To find Rowbottom’s family, the Schmetzes searched the internet for his name. And because MaryEllen Pate still shares a “Happy Birthday, Harold Rowbottom” or “Happy Father’s Day, Harold Rowbottom” on social media, the Schmetzs came across the Pates.

“I’m not in the phone book, so they couldn’t find my number, they must have looked up my address on the (Trumbull County) Auditor’s website,” MaryEllen Pate said.

“For them to go through all that — it is amazing. She keeps breaking down into tears,” Wes Pate said.

The Schmetzes didn’t want to send the bag in the mail, because of a black market for American WWII memorabilia in Belgium, MaryEllen Pate said.

But when a couple from Georgia visited the museum on a visit to Brussels to see their son, a lieutenant colonel in the Marines, the Schmetzes entrusted them to get the bag to MaryEllen Pate.

On Friday, just four days before her father’s birthday, the mailman brought the package the couple from Georgia sent after returning home.

“I could barely see through my tears as I opened the box,” MaryEllen Pate said. “Total strangers, people I have never met, who I’ll never meet, for them to do this…”

MaryEllen Pate was uncertain the bag really belonged to her dad. But the enlistment and discharge papers her sister just discovered in a box have the same serial numbers that are stenciled on the bag.

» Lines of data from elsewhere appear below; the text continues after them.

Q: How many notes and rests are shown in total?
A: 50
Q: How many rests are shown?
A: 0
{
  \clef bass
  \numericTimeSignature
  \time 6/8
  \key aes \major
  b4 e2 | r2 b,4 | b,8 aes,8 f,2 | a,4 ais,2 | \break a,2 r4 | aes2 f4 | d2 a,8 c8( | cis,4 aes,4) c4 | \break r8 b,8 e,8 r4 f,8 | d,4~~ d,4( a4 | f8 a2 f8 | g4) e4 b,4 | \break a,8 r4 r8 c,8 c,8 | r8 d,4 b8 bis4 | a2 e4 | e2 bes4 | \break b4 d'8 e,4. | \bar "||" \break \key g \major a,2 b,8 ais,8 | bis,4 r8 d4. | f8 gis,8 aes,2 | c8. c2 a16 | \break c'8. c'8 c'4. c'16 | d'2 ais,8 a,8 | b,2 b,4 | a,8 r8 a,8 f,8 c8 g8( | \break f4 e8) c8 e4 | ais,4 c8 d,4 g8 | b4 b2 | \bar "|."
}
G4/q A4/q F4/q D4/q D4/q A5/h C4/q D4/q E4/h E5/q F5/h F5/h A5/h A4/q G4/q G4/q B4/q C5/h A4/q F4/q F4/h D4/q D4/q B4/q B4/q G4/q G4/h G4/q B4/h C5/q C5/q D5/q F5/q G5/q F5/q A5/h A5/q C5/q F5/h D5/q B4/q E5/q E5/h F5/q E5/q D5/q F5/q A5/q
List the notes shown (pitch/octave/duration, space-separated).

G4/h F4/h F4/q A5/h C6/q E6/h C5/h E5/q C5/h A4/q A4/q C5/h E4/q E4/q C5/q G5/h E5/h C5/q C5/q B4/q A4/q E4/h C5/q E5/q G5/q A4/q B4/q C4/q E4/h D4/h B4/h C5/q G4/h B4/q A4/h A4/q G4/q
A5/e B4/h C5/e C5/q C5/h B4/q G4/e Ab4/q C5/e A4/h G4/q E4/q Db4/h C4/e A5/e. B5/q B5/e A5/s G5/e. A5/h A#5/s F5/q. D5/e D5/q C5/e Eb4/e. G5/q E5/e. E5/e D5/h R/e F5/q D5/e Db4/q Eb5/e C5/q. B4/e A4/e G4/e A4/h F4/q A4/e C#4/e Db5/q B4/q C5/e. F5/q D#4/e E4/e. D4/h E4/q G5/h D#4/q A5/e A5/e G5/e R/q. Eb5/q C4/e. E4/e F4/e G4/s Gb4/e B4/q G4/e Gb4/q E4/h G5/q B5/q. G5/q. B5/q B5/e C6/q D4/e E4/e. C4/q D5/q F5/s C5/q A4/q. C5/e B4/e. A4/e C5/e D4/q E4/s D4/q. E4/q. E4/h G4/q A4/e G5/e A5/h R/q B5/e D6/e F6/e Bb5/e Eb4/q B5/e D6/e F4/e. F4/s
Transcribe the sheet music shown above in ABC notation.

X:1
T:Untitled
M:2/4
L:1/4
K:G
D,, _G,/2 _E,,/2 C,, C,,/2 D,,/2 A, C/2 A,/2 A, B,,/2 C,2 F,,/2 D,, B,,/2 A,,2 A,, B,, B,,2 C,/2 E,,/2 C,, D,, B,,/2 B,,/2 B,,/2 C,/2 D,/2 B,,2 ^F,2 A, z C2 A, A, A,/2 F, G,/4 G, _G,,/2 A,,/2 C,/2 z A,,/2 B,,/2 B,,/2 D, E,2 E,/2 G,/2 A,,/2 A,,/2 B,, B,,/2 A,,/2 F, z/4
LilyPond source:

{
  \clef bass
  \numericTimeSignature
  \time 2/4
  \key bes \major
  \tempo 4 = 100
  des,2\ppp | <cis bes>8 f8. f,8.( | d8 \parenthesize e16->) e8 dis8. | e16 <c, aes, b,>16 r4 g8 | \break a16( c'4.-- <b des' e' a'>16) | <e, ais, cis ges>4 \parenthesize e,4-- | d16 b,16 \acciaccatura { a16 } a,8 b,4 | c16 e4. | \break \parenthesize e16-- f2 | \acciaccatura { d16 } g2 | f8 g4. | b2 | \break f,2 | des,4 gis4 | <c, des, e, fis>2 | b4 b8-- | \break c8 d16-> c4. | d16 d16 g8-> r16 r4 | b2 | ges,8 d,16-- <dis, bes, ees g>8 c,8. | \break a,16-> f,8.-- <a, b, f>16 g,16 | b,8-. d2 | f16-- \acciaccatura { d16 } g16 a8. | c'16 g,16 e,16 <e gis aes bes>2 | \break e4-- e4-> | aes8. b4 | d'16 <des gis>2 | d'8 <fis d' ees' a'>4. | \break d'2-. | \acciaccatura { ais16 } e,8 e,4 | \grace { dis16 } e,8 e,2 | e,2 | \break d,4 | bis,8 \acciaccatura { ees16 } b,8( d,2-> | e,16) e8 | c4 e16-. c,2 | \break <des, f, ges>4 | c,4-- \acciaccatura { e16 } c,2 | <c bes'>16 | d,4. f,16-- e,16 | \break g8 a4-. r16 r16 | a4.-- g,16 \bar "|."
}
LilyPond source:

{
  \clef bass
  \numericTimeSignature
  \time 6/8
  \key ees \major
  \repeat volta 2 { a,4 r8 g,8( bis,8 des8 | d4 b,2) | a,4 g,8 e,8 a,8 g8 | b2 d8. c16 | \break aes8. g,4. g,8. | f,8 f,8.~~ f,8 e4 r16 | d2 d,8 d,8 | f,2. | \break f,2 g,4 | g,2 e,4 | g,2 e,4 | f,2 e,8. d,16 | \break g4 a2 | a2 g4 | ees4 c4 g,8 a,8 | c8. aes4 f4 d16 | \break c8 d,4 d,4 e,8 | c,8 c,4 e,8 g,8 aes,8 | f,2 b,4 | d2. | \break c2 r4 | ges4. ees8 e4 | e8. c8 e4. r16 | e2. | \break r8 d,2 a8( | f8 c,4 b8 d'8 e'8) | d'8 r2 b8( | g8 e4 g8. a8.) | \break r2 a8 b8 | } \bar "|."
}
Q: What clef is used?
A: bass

“There are so many negative things anymore, for people to do this for us is … just, amazing,” Wes Pate said.

MaryEllen said her father never drank or smoked, but instead passed his time reading encyclopedias, the Bible, taking his kids and grandkids on day trips, playing chess and checkers and reading newspapers — front to back.

He taught himself to play the piano, taught Sunday school and worked at the Girard Leatherworks until it closed.